Auf Grund des Lehrplanvergleichs wusste Ehses frühzeitig, dass Copollas Können ausreicht, um bei ihm als Bäckerin anfangen zu können. Klar war aber auch, dass er ihr noch vieles beibringen muss. „Der deutsche Handwerksstandard ist sehr hoch. Außerdem sind die Backgewohnheiten hier einfach anders“, erklärt er. Die Variation der Backwaren aus unterschiedlichen Kornarten gebe es gerade in wärmeren Ländern nicht; dort werde vor allem mit Weizen gebacken. „Am Anfang musste ich ihr vieles zeigen. Das konnte sie aber schnell umsetzen“, sagt Ehses. Mittlerweise macht die chilenische Bäckerin in der täglichen Produktion vieles eigenständig: Brot abwiegen, Teig nach Rezept herstellen, Brot und Brötchen vorbereiten.

Um die neue Mitarbeiterin schnell im Ort und im Betrieb zu integrieren, ließ der Chef sie in einer Wohnung bei sich im Haus wohnen. Inzwischen lebt sie zur Miete im Nachbarort. Der Haken: Copolla hat keinen Führerschein, und Busse fahren nicht mehr, wenn spät abends der Dienst in der Bäckerei beginnt. Deshalb hat Ehses die Arbeitszeiten angepasst: Copolla fängt vergleichsweise früh an, nämlich um 22 Uhr. Vor Arbeitsbeginn verbringt sie ein paar Stunden bei ihm im Haus. Er hat ihr einen eigenen Raum zur Verfügung gestellt, in dem sie fernsehen kann. „Sie wird aber bald einen Führerschein machen. Das ging nicht sofort, weil sie sich erst aufs Deutschlernen konzentrieren wollte“, so der Bäcker.

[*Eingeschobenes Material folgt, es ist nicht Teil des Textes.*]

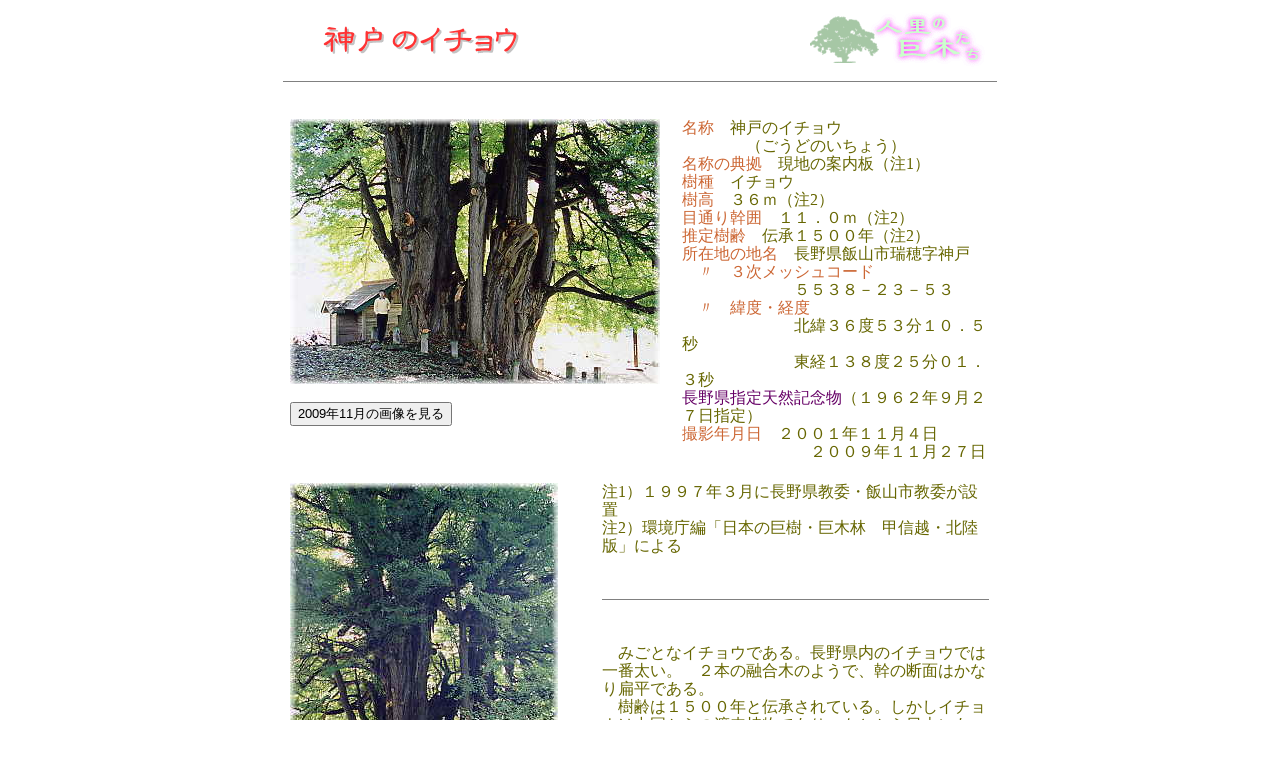

--- FILE ---
content_type: text/html
request_url: http://www.hitozato-kyoboku.com/goudo.html
body_size: 5497
content:
<!DOCTYPE HTML PUBLIC "-//W3C//DTD HTML 4.01 Transitional//EN">
<html>
<head>
<meta http-equiv="Content-Type" content="text/html; charset=Shift_JIS">
<meta name="GENERATOR" content="JustSystems Homepage Builder Version 17.0.15.0 for Windows">
<meta http-equiv="Content-Style-Type" content="text/css">
<title>神戸のイチョウ（神戸の銀杏）</title>
<script language="JavaScript">
<!--
function goudo_1(){
var myWin=window.open('goudo200911.htm' ,'',
'width=650, height=900,scrollbars=yes,status=no,resizable=no');}
//-->
</script> </head>
<body style='font-family : "ＭＳ Ｐゴシック";line-height : 1.2;'>
<table width="720" align="center">
  <col span="1" width="40">
  <col span="1" width="470">
  <col span="1" width="200">
  <col span="1" width="10">
  <tbody>
    <tr>
      <td></td>
      <td valign="middle" align="left" height="60"><img src="logo/goudo.gif" width="196" height="28" border="0"></td>
      <td valign="middle" align="right"><img src="origin/site-symbol.gif" width="175" height="55" border="0" alt="サイトのシンボル"></td>
      <td></td>
    </tr>
    <tr>
      <td colspan="4" height="7">
      <hr size="1" noshade>
      </td>
    </tr>
  </tbody>
</table>
<table width="720" align="center" cellspacing="0" style="line-height : 1.15;">
  <col span="1" width="10">
  <col span="1" width="100">
  <col span="1" width="180">
  <col span="1" width="30">
  <col span="1" width="80">
  <col span="1" width="30">
  <col span="1" width="280">
  <col span="1" width="10">
  <tbody>
    <tr>
      <td colspan="8" height="25"></td>
    </tr>
    <tr>
      <td></td>
      <td colspan="4" valign="top" align="left"><img src="pictures/goudo_1.jpg" width="370" height="265" border="0" alt="画像：神戸の銀杏（幹と並ぶ）"><br>
      <br>
      <form><input type="button" value="2009年11月の画像を見る" onclick="goudo_1();"> </form>
      </td>
      <td colspan="2" valign="top" align="left"><font color="#cc6633">名称</font><font color="#666600">　神戸のイチョウ<br>
      　　　　（ごうどのいちょう）<br>
      </font><font color="#cc6633">名称の典拠</font><font color="#666600">　現地の案内板（注1）<br>
      </font><font color="#cc6633">樹種</font><font color="#666600">　イチョウ<br>
      </font><font color="#cc6633">樹高</font><font color="#666600">　３６ｍ（注2）<br>
      </font><font color="#cc6633">目通り幹囲</font><font color="#666600">　１１．０ｍ（注2）<br>
      </font><font color="#cc6633">推定樹齢</font><font color="#666600">　伝承１５００年（注2）<br>
      </font><font color="#cc6633">所在地の地名</font><font color="#666600">　長野県飯山市瑞穂字神戸<br>
      　</font><font color="#cc6633">〃　３次メッシュコード</font><font color="#666600"><br>
      　　　　　　　５５３８－２３－５３<br>
      　</font><font color="#cc6633">〃　緯度・経度<br>
      　　　　　　</font><font color="#666600">　北緯３６度５３分１０．５秒<br>
      　　　　　　　東経１３８度２５分０１．３秒<br>
      </font><font color="#660066">長野県指定天然記念物</font><font color="#666600">（１９６２年９月２７日指定）<br>
      </font><font color="#cc6633">撮影年月日</font><font color="#666600">　２００１年１１月４日<br>
      　　　　　　　　２００９年１１月２７日</font></td>
      <td></td>
    </tr>
    <tr>
      <td></td>
      <td height="20"></td>
      <td></td>
      <td></td>
      <td></td>
      <td></td>
      <td></td>
      <td></td>
    </tr>
    <tr>
      <td></td>
      <td colspan="2" valign="top" align="left"><img src="pictures/goudo_2.jpg" width="268" height="380" border="0" alt="画像：神戸の銀杏"><br>
      <img src="parts/spacer.gif" width="80" height="7" border="0"><br>
      <img src="pictures/goudo_3.jpg" width="210" height="194" border="0" alt="画像：神戸の銀杏（全景）"></td>
      <td width="30"></td>
      <td colspan="3" rowspan="3" valign="top" align="left" width="390"><font color="#666600">注1）１９９７年３月に長野県教委・飯山市教委が設置<br>
      注2）環境庁編「日本の巨樹・巨木林　甲信越・北陸版」による<br>
      <br>
      <br>
      </font>
      <hr size="1" noshade>
      <br>
      <font color="#666600"><br>
      　みごとなイチョウである。長野県内のイチョウでは一番太い。　２本の融合木のようで、幹の断面はかなり扁平である。<br>
      　樹齢は１５００年と伝承されている。しかしイチョウは中国からの渡来植物であり、もとから日本にあった樹種ではない。伝来時期は室町時代という説が有力なようで、正しい樹齢は５００～６００年というところであろう。<br>
      　剪定作業を終えて間もない頃に訪れたため、巨木はなんとなくサッパリしているように見えた。<br>
      　周囲の風景は、緩やかな起伏をくりかえしながら、ゆったりと千曲川の水面に向かって下がっている。いい眺めだ。<br>
      　訪れたのは１１月４日。飯山盆地のイチョウは黄に染まっている。しかし、この木は青々としていた。案内板によれば、色の染まるのも葉が落ちるのも、この地方でもっとも遅いという。立地条件によるのだろうか。それとも、それがこの木の個性なのだろうか。</font></td>
      <td></td>
    </tr>
    <tr>
      <td colspan="4" height="15"></td>
      <td></td>
    </tr>
    <tr>
      <td></td>
      <td valign="bottom" align="left"><a href="naganoken.html"><img src="origin/return.gif" width="79" height="34" border="0" alt="ボタン：長野県の巨木リストに戻る"></a></td>
      <td valign="bottom" align="left"><a href="index.html"><img src="origin/to-the-top.gif" width="79" height="34" border="0" alt="ボタン：トップページに戻る"></a></td>
      <td></td>
      <td></td>
    </tr>
    <tr>
      <td colspan="8" height="50"></td>
    </tr>
  </tbody>
</table>
</body>
</html>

Bindung an den Betrieb aufbauen

Copolla hatte schon in Chile begonnen, online Deutsch zu lernen. Trotzdem gab es in Reinsfeld anfangs Verständigungsprobleme. Die Kollegen sprechen unterschiedliche Dialekte – von saarländisch bis moselfränkisch. „Das ist natürlich schwer zu verstehen für jemanden, der hochdeutsch lernt“, räumt Ehses ein. Auch das Vokabular war anfangs sehr begrenzt. Inzwischen klappe es aber schon deutlich besser. Copolla hat Deutschkenntnisse auf A2-Niveau und lernt weiter.

Nicht nur die Bäckerin muss sich engagieren, findet Ehses: Auch als Betriebsinhaber sollte man aktiv sein. Ehses unterstützte Copolla nicht nur mit einer Wohnung. Am Wochenende unternähmen er und andere Kolleginnen und Kollegen oft gemeinsam etwas. Es sei wichtig, dass man die ausländischen Mitarbeitenden nicht nur als Arbeitskraft sehe, sondern sich privat um sie kümmere: „Es strömt so viel Neues auf sie ein, zwischendurch kann es private Probleme geben – trotz alledem hier zu bleiben und ihr Bestes zu geben, ist eine enorme Leistung.“ Nur wer als Betrieb bereit sei, das zu unterstützen, solle sich auf ein Anerkennungsverfahren einlassen.

Doch dieser Aufwand lohne sich langfristig. „Wir haben inzwischen eine freundschaftlich-familiäre Bindung aufgebaut“, sagt Ehses. Er glaubt, dass Copolla deshalb in seinem Betrieb bleiben wird. Und vielleicht tun es ihr sogar andere nach. Freunde in Chile hätten sie vor dem Umzug gewarnt, dass die Deutschen kalt und unfreundlich seien. „Sie war froh und überrascht, dass es anders kam“, sagt Ehses. Als Betrieb könne man dazu beitragen, ein positives Bild von Deutschland in die Welt zu tragen. Und so, hofft er, könne man noch mehr Fachkräfte für den Anerkennungsprozess begeistern.